Extract, exactly as written, all lines of the material below from the line that includes "What is the distance that" through its last line.

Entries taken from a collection
============================================================
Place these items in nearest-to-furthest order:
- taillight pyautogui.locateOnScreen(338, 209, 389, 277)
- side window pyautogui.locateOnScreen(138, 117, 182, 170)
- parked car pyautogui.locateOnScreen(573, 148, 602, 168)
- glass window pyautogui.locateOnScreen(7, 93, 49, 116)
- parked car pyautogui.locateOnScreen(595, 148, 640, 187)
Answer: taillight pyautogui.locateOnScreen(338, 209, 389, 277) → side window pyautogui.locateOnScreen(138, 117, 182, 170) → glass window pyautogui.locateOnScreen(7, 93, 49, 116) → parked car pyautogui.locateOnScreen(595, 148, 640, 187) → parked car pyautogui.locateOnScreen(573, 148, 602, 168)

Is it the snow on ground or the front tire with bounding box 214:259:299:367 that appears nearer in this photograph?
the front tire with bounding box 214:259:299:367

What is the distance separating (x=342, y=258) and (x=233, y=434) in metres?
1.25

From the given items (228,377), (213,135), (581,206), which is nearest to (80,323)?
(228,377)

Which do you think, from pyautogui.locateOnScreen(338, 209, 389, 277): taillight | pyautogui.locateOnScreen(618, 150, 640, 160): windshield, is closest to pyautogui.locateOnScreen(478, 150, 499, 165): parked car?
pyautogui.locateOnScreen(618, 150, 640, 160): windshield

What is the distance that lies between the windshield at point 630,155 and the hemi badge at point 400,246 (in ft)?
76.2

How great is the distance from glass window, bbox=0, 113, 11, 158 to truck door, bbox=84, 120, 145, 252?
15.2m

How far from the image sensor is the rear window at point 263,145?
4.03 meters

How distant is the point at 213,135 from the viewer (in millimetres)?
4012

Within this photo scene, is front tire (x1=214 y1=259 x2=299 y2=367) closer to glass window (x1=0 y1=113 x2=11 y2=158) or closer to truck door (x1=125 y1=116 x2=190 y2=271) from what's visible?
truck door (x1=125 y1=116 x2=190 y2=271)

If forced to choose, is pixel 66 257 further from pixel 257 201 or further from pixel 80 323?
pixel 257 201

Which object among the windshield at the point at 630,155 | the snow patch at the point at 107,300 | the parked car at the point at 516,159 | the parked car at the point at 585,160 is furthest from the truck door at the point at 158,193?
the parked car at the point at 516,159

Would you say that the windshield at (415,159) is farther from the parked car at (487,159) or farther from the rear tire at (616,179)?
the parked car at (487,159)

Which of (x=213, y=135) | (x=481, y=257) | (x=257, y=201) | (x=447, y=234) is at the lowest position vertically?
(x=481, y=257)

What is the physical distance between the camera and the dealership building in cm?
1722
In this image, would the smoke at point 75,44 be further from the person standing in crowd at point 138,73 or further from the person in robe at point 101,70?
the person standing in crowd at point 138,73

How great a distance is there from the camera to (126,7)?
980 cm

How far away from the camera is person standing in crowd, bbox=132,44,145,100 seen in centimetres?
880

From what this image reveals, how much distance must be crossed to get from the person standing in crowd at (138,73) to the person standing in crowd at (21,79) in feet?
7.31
============================================================
OUTPUT OF THE TASK
What is the distance that lies between the windshield at point 630,155 and the hemi badge at point 400,246 (in ft)?
76.2

How great is the distance from glass window, bbox=0, 113, 11, 158 to truck door, bbox=84, 120, 145, 252?
15.2m

How far from the image sensor is the rear window at point 263,145?
4.03 meters

How distant is the point at 213,135 from the viewer (in millimetres)?
4012

Within this photo scene, is front tire (x1=214 y1=259 x2=299 y2=367) closer to glass window (x1=0 y1=113 x2=11 y2=158) or closer to truck door (x1=125 y1=116 x2=190 y2=271) from what's visible?
truck door (x1=125 y1=116 x2=190 y2=271)

If forced to choose, is pixel 66 257 further from pixel 257 201 or further from pixel 80 323?
pixel 257 201

Which object among the windshield at the point at 630,155 | the snow patch at the point at 107,300 | the parked car at the point at 516,159 | the parked car at the point at 585,160 is furthest from the truck door at the point at 158,193?
the parked car at the point at 516,159

Would you say that the windshield at (415,159) is farther from the parked car at (487,159) or farther from the rear tire at (616,179)?
the parked car at (487,159)

Which of (x=213, y=135) | (x=481, y=257) | (x=257, y=201) | (x=447, y=234) is at the lowest position vertically?
(x=481, y=257)

What is the physical distance between the camera and the dealership building in cm?
1722
In this image, would the smoke at point 75,44 be further from the person standing in crowd at point 138,73 or further from the person in robe at point 101,70?
the person standing in crowd at point 138,73

How great a distance is there from the camera to (126,7)?
980 cm

How far away from the camera is person standing in crowd, bbox=132,44,145,100 seen in centimetres?
880

From what this image reveals, how much distance must be crossed to get from the person standing in crowd at (138,73) to the person standing in crowd at (21,79) in feet?
7.31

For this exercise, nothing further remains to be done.